Knox County Sheriff’s Office offers free gun training following the tragic shootings in Chattanooga and Gov. Haslam’s announcement earlier this month.
(WBIR-KNOX COUNTY) In response to the Chattanooga killing of five servicemen and an announcement from Gov. Bill
Haslam earlier this month, the Knox County Sheriff’s Office offered free handgun training Friday.
Twenty-one military men and women attended the session, and 27 signed up. The eight-hour course taught handgun carry legal liabilities, safety, storage and maintenance.
“There’s a written test they have to take,” KCSO Capt. Mike Brooks said. “They have to pass it. Then, there’s a shooting course that they have to pass, a 50-round shooting course. And that entire time, we’re grading and evaluating them on their safety of handling weapons, reloading and accuracy.”
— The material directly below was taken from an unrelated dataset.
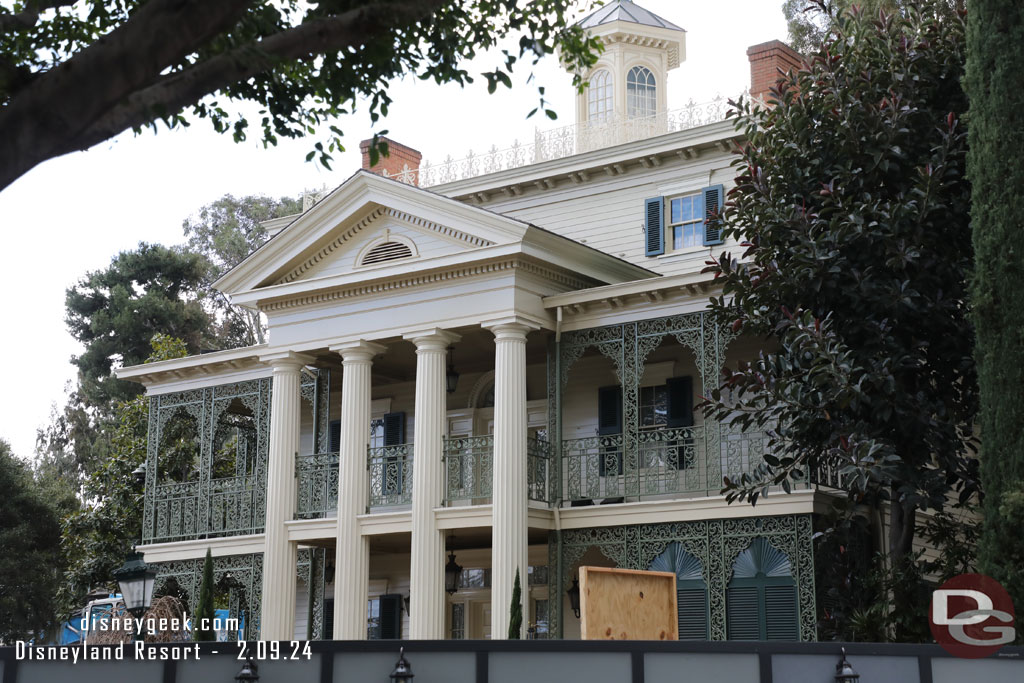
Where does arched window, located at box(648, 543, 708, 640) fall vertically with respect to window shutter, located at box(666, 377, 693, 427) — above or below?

Brooks said he thinks military members should have been able to arm themselves on state facilities long before now.
“It’s overall a good thing,” Brooks said. “I think it’s a long time coming. It should have already been in place.”
On Aug. 7, Adjutant General Max Haston announced that Tennessee Army and Air National Guard members with valid state handgun permits would now be allowed to carry handguns at certain state armories and facilities.
This came after the Chattanooga shootings when Haslam tasked Haston with increasing personnel and facilities security. A gunman shot to death four Marines and a sailor at a Chattanooga military center.
Most servicemen and women were interested in learning about their legal rights when carrying on base.
“I just want to pick up on some of the procedures, mainly the legality of what’s going to go on if you do have to draw your weapon,” Sgt. Malcolm Campbell, First Class Army National Guard recruiter, said. “We’ve been here for an hour and a half to two hours and already picked up on several things, because in Iraq, it’s completely different than over here.”
“I want to be in the right,” Taylor Burchette, private first class of the Military Police Company 253rd with the Army National Guard said. “Just making sure I’ve got everything down and I’m good to go.”
Brooks and other members say they’re not worried about accidental discharges and members who may become mentally unstable because the state performs background checks. They say individual units will then conduct their own checks over time.
Brooks said this course is just the beginning for servicemen and women training to carry.
“There’s still a lot of questions that need to be answered that’s going to be up to unit commanders and divisions in both the National Guard and the Reserves,” Brooks said. “There’s still a lot of facilities that are leased, so the carry’s going to be limited or non-existent there.”
But he said any extra protection is worth it for his military family.
“They are our brothers and sisters, and they defend our country and our way of life,” he said. “Anything we can do to support our military personnel, we are proud and honored to do.”
Military members taking the course spend about 5 1/2 hours in the classroom, and nearly three hours on the range. The course normally costs about $65.